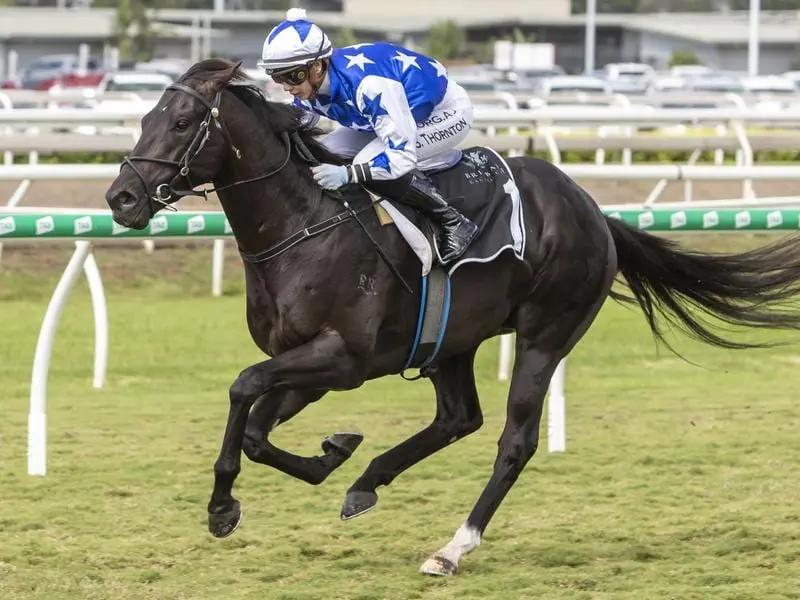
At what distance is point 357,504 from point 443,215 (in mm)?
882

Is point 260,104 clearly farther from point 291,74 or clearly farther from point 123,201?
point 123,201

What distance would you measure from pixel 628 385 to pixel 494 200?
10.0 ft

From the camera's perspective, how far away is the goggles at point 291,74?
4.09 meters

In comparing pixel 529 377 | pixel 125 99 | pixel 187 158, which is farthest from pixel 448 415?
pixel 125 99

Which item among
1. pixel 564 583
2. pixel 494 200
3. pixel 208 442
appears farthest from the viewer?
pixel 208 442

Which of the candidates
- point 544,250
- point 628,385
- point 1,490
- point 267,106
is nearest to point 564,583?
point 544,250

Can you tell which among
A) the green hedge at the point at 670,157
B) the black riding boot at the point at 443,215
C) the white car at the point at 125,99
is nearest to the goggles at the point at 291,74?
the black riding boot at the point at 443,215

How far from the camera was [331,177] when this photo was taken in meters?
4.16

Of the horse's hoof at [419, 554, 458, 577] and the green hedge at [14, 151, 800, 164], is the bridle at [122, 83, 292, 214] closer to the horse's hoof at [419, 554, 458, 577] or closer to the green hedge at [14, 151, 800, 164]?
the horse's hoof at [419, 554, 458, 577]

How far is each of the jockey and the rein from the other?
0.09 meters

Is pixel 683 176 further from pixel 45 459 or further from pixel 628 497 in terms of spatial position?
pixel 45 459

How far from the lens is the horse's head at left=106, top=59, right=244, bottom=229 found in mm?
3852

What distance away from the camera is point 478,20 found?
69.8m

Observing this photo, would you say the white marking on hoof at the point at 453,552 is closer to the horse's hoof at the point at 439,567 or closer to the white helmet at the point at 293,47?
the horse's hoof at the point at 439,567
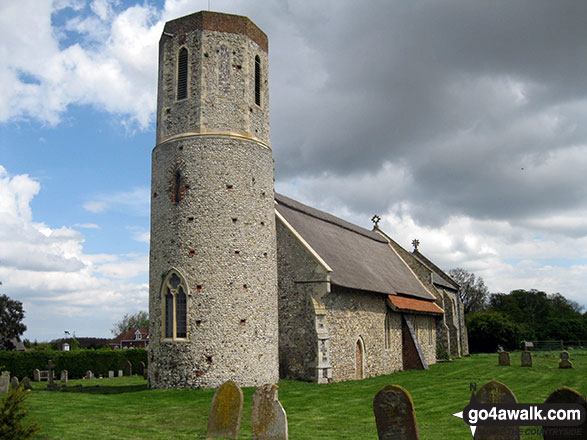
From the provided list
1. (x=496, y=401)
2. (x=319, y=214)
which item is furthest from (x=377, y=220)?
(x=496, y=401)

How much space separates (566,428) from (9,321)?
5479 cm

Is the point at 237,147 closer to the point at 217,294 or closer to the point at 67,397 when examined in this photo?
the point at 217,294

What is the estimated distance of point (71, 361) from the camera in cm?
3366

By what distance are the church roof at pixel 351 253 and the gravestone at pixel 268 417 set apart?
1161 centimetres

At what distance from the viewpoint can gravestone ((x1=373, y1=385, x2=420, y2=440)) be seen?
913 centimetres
----------------------------------------
# [Short problem]
Repeat every record above exactly, but leave out any pictures.

# [Written answer]
At what distance is point 357,504 from point 443,215 (in mm)?
882

Is point 260,104 clearly farther from point 291,74 or clearly farther from point 123,201?
point 123,201

What distance would you measure from pixel 628 385 to pixel 494 200?
10.0 ft

From the camera's perspective, how far away is the goggles at point 291,74?
4.09 meters

In comparing pixel 529 377 | pixel 125 99 | pixel 187 158, which is farthest from pixel 448 415?
pixel 125 99

Which item among
1. pixel 564 583
2. pixel 494 200
3. pixel 208 442
appears farthest from the viewer?
pixel 208 442

Which of the candidates
- point 544,250
- point 628,385
- point 1,490
- point 267,106
is nearest to point 564,583?
point 544,250

Can you tell which among
A) the green hedge at the point at 670,157
B) the black riding boot at the point at 443,215
C) the white car at the point at 125,99
is nearest to the goggles at the point at 291,74?
the black riding boot at the point at 443,215

How far from the camera was [331,177] when this photo was taken in meters?
4.16

Of the horse's hoof at [419, 554, 458, 577] and the green hedge at [14, 151, 800, 164], is the bridle at [122, 83, 292, 214] closer to the horse's hoof at [419, 554, 458, 577] or closer to the green hedge at [14, 151, 800, 164]?
the horse's hoof at [419, 554, 458, 577]

How far is each of the jockey and the rein from the other?
0.09 meters

Is pixel 683 176 further from pixel 45 459 or further from pixel 628 497 in terms of spatial position?
pixel 45 459

How far from the lens is the horse's head at left=106, top=59, right=244, bottom=229 found in mm?
3852

What distance away from the camera is point 478,20 found?
69.8m

Observing this photo, would you say the white marking on hoof at the point at 453,552 is closer to the horse's hoof at the point at 439,567 or closer to the white helmet at the point at 293,47?
the horse's hoof at the point at 439,567
From the provided list
1. (x=496, y=401)
2. (x=319, y=214)
which item is furthest from (x=377, y=220)?
(x=496, y=401)

How much space separates (566,428) from (9,321)?
5479 cm

Is the point at 237,147 closer to the point at 217,294 or closer to the point at 67,397 when examined in this photo?
the point at 217,294

What is the estimated distance of point (71, 361) from the camera in cm?
3366

By what distance are the church roof at pixel 351 253 and the gravestone at pixel 268 417 set apart?
1161 centimetres

At what distance from the viewpoint can gravestone ((x1=373, y1=385, x2=420, y2=440)) be seen?
913 centimetres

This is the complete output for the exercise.